TUSCON, Ariz.--It was as if the panelists couldn't resist the urge to talk smack about Microsoft. At least Salesforce.com founder and CEO Marc Benioff surely couldn't.
The discussion, moderated by longtime venture capitalist Roger McNamee, was billed as the case for optimism, and the gang had plenty to be optimistic about.
Hamel, a hater of corporate bureaucracy, spoke hopefully about the ability of people to challenge power using technology. He even proposed putting Web cams in every legislator's office so that anyone could watch what goes on among politicians, in real-time, unflitered.
Cook observed that musicians and actors have become super wealthy celebs because of past advances in technology, from recording to broadcasting technology, and said that he was hopeful that great educators will reap similar rewards. "I see a day when nonprofit and for-profit teachers become celebrities because they are the best in the world," he said.
And Benioff cheered on the empowered public--from the people who slammed Netflix over its price increases to those of complained about Bank of America's new fees until it dropped them. "Finally, all the things we have been working on [in terms of social communication] is finally impacting the world in a positive ways," said Benioff. "We've wanted this since the '60s."
Then, amid talk about getting big, slow-moving companies to wake up, the talk turned to Microsoft as an example of a beast that continually but unsuccessfully tries to get traction outside its core business of licensed software.
"Microsoft's not a power in this industry," said Benioff. "Nobody cares about Microsoft."
He went on: "Look at the stock price in the last decade. It's as flat as this stage."
(Actually, at around $27 a share, Microsoft is trading a few bucks below were it was a decade ago, but his point stands depending on the exact time comparison.)

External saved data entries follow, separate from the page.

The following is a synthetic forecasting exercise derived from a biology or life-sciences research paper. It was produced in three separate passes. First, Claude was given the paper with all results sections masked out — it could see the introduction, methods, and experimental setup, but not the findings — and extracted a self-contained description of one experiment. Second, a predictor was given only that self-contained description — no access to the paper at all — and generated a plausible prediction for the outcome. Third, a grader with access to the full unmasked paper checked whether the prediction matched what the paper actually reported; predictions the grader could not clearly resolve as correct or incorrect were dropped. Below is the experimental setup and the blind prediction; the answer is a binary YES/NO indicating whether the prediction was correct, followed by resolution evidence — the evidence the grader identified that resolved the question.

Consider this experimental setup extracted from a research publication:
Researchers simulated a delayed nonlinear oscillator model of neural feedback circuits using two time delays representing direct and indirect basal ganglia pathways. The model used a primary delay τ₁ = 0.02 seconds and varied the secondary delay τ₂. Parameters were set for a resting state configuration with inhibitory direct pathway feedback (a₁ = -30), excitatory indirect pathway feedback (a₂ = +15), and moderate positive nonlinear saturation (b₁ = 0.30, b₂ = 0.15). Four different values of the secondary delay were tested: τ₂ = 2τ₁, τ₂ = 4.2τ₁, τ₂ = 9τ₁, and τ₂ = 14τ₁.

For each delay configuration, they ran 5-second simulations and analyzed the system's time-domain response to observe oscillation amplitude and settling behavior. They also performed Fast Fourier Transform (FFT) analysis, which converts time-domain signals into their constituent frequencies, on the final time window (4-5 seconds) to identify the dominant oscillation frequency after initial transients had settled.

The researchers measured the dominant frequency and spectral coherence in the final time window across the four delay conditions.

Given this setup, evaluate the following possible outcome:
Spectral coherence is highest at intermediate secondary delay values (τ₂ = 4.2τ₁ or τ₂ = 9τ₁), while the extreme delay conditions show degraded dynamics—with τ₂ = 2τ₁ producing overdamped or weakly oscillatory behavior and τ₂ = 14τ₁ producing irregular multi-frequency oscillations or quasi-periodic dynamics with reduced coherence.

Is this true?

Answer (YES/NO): NO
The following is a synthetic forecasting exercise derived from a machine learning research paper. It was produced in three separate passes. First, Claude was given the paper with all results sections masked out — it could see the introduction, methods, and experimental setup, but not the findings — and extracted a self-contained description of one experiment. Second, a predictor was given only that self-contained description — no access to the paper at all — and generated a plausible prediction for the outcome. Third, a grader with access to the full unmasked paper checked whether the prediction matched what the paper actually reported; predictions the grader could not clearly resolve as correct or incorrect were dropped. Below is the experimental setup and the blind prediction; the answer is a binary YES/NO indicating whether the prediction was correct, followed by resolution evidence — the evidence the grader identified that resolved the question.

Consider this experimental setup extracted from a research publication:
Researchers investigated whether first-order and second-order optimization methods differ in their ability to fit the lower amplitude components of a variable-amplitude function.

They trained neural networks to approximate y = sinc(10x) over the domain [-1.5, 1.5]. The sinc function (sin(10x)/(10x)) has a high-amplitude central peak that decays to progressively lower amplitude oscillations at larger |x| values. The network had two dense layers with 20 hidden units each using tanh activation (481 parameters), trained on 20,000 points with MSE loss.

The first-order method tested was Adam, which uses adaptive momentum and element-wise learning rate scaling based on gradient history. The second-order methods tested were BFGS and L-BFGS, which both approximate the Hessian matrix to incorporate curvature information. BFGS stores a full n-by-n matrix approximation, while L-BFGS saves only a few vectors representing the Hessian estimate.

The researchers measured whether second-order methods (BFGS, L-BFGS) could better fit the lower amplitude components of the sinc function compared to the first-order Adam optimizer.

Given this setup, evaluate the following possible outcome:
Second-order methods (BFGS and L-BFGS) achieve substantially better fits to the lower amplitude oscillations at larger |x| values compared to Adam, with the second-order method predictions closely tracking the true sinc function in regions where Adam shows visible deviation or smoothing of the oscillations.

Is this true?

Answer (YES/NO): NO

Hamel weighed in, singing the praises of the new forces in tech. "All the new comers," he said, "at the forefront of social technology...almost every single one is a startup."
In other words, as big as Facebook has become, it began from scratch and not as a big company trying to become social.

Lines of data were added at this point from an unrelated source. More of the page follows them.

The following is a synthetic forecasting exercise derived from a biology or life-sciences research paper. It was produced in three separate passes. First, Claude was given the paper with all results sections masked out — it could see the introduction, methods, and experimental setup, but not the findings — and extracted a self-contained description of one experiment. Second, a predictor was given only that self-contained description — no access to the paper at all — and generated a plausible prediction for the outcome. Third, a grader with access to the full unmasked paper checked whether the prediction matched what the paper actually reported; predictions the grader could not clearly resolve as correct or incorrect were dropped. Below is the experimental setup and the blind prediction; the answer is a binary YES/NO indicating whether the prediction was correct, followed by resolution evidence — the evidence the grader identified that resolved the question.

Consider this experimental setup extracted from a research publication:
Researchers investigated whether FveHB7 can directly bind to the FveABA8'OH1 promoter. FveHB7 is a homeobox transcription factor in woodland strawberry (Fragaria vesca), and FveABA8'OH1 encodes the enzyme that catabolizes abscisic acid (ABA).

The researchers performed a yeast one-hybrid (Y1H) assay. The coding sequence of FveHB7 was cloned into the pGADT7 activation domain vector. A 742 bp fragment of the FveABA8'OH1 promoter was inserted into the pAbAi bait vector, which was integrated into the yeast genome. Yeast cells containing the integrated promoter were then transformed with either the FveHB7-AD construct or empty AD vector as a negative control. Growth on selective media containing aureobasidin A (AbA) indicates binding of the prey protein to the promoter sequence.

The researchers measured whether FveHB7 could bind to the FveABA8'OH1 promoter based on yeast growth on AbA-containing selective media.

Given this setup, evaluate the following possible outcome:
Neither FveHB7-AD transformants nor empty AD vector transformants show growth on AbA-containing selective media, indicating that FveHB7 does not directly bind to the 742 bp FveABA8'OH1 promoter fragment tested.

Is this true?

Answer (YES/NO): NO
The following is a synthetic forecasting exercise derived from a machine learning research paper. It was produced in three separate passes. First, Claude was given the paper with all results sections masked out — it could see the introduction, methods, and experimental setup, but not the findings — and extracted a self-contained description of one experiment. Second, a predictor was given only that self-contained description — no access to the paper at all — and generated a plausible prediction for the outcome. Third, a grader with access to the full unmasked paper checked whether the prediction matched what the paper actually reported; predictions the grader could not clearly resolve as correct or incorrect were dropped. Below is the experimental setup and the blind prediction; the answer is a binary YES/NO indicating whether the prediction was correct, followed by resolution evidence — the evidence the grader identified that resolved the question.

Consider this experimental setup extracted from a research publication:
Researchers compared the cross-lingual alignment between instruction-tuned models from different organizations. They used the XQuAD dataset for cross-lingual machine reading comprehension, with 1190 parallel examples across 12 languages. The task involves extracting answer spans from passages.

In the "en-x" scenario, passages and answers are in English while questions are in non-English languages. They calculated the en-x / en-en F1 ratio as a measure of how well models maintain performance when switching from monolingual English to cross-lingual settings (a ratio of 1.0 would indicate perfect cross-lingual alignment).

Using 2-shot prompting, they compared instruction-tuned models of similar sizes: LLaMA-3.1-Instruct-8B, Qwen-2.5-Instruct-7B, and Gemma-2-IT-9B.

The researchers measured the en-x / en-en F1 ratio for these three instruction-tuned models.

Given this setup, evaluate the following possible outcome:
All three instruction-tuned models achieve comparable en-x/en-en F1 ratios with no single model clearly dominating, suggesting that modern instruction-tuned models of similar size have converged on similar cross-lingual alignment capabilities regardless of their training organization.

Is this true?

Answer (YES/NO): YES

Benioff, who seems to praise Facebook co-founder Mark Zuckerberg publicly as often as he criticizes Oracle, said entrepreneurs like Zuckerberg--those in their 20s--are the ones who are making a difference.

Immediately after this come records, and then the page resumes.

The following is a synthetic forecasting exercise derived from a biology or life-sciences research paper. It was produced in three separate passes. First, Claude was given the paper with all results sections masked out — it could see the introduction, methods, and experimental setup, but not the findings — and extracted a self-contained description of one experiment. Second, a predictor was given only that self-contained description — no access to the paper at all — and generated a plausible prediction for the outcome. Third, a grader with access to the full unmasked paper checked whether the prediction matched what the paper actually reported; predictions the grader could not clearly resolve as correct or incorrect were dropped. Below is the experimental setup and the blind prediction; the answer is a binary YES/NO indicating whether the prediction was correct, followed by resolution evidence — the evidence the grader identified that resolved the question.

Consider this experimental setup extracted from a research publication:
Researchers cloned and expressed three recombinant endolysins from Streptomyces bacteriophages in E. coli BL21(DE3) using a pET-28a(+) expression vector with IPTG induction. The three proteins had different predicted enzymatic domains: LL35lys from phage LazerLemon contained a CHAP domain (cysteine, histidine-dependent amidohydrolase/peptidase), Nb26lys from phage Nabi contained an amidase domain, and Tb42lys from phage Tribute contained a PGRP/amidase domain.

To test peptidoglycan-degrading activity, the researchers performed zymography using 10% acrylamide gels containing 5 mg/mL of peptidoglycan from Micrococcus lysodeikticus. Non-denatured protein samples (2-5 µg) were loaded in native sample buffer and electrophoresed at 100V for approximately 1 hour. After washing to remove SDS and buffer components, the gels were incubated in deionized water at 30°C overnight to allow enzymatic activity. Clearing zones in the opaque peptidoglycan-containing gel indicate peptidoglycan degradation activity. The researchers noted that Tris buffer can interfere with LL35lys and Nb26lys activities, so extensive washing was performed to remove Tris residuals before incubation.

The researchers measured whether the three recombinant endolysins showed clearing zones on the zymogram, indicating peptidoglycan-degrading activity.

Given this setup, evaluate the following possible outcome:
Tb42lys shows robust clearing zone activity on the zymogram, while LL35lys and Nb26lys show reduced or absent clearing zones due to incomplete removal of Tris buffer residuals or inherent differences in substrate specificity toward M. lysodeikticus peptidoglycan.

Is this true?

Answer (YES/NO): NO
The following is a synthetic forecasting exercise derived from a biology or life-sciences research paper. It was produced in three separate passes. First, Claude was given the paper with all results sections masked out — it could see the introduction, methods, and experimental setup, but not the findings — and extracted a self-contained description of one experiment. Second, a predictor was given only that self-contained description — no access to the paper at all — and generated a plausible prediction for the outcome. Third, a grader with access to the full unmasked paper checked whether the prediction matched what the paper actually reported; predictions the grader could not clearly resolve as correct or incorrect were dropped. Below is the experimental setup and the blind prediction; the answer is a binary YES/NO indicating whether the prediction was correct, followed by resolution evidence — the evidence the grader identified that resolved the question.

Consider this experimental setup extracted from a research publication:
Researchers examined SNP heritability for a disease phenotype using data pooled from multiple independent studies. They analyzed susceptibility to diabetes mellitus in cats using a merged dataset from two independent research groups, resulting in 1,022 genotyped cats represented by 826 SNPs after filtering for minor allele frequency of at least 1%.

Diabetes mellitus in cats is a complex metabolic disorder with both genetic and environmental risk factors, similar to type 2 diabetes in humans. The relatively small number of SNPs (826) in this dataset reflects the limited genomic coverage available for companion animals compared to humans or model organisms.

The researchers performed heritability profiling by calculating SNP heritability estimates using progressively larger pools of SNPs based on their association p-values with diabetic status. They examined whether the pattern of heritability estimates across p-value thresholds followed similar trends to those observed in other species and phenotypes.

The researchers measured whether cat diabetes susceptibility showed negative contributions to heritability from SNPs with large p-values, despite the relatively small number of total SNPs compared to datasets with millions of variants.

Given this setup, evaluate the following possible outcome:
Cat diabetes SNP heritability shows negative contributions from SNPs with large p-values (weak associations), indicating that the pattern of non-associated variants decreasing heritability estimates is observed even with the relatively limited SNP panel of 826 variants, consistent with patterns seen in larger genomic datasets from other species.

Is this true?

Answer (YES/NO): YES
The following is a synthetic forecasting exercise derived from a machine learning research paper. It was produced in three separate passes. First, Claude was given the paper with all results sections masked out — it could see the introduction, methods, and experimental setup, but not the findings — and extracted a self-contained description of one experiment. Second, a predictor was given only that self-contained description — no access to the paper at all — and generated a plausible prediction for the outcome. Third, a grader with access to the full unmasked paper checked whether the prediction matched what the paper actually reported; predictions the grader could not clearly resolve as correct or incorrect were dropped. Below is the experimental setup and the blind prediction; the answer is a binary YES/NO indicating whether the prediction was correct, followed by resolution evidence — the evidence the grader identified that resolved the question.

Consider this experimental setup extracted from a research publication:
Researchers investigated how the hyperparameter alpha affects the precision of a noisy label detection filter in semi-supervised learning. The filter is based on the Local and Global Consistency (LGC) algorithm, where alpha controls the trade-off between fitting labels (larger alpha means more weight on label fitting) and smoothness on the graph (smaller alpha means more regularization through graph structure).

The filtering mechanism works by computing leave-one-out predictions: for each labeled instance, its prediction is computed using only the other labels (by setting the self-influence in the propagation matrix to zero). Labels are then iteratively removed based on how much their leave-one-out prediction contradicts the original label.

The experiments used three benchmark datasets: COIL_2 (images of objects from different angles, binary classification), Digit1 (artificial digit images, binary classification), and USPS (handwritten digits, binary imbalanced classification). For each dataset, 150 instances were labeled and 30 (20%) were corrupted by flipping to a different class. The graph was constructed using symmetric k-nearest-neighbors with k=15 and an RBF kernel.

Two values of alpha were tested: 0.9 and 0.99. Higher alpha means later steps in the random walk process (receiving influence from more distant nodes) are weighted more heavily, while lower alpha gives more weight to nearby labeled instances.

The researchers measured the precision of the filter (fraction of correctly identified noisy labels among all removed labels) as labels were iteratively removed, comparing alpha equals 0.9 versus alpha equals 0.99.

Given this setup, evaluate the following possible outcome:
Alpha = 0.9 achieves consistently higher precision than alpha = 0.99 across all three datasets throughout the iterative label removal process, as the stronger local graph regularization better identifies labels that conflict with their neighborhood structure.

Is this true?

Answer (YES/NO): NO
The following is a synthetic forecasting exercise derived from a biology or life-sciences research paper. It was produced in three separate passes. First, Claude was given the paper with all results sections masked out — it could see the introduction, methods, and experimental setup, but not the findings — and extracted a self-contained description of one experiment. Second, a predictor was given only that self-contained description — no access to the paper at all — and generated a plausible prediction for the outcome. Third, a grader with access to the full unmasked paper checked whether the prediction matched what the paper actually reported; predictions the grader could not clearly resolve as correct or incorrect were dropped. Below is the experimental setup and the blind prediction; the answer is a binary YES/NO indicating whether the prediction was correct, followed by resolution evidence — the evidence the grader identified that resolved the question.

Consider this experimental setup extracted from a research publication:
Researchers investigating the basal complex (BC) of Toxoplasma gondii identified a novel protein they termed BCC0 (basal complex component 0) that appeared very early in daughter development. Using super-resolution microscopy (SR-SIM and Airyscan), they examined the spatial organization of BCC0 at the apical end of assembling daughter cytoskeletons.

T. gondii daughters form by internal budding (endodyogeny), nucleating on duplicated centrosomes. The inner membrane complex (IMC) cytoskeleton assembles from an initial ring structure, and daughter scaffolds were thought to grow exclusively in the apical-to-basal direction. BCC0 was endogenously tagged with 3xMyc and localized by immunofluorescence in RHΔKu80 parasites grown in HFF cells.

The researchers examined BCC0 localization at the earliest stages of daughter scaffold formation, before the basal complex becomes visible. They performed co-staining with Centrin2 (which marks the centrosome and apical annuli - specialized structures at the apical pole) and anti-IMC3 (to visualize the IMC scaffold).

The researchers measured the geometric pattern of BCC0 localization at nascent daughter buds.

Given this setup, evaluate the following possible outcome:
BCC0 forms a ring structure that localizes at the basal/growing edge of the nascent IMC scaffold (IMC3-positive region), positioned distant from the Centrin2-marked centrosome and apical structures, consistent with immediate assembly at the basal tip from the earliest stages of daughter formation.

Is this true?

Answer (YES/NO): NO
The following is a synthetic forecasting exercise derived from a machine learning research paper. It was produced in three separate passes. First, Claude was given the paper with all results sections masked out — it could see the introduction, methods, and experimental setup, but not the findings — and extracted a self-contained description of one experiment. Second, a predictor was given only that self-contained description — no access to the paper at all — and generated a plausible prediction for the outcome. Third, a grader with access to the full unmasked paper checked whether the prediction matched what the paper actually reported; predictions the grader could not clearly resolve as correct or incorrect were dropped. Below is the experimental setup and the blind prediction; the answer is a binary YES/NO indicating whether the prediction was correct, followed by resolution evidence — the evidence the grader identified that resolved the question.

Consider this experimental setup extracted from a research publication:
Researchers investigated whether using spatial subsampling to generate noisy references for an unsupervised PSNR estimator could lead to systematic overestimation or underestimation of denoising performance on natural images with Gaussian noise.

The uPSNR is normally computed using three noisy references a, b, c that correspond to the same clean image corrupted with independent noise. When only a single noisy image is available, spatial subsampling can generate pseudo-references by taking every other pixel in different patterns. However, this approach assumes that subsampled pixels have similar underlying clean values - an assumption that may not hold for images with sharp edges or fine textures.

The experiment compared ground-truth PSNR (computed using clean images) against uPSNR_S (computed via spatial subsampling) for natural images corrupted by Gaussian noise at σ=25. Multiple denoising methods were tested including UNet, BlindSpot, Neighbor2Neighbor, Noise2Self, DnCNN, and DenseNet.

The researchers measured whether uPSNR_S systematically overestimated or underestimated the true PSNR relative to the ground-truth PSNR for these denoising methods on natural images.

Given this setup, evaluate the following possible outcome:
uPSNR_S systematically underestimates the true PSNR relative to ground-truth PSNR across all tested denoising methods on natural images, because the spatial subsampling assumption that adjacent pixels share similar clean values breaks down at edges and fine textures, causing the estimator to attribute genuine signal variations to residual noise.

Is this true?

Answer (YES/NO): NO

"Look at Facebook and the open graph with social news, social music," said Benifoff. "And we're all awaiting the release of Windows 8? Who cares? Facebook is my operating system. It is the consumer operating system."
Zuckerberg, said Benioff, is a "great leader with a huge vision. That is the case for optimism. It's the youth."
McNamee, a co-founder of Elevation Partners who has old ties to Bill Gates, did praise Microsoft for its $8.5 billion purchase of Skype, saying tha Skype is the one Internet company with powerful enough user engagement "to give Microsoft a shot." But he hedged his praise: "The question is what they will do with it? Will they Windowize and kill it?"
Too bad no one from Microsoft was on the panel.